Le ministre du Commerce extérieur, Julien Paluku Kahongya, a présidé, lundi 4 mai 2026 à Kinshasa, une réunion technique avec une délégation de la Rawbank conduite par son directeur commercial, Étienne-Claude Mabunda. La rencontre s’est focalisée autour de la promotion des financements des filières agricoles prioritaires en République démocratique du Congo.
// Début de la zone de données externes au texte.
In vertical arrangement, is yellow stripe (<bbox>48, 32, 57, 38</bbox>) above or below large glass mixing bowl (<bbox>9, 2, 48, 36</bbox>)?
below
Au centre des échanges : le soutien aux cultures stratégiques telles que le cacao, le café, le riz, le manioc, le maïs et l’huile de palme, dans plusieurs zones pilotes, notamment le Nord-Kivu, la Tshopo, le Kongo Central, le Mai-Ndombe, le Kwilu et l’Équateur.

Cette dynamique bénéficie de l’appui du Royaume-Uni, qui a mobilisé 25 millions de dollars américains pour sécuriser les crédits destinés aux producteurs locaux via Rawbank. L’objectif est d’accroître les exportations des produits « Made in DRC » vers le marché britannique ainsi que d’autres marchés internationaux.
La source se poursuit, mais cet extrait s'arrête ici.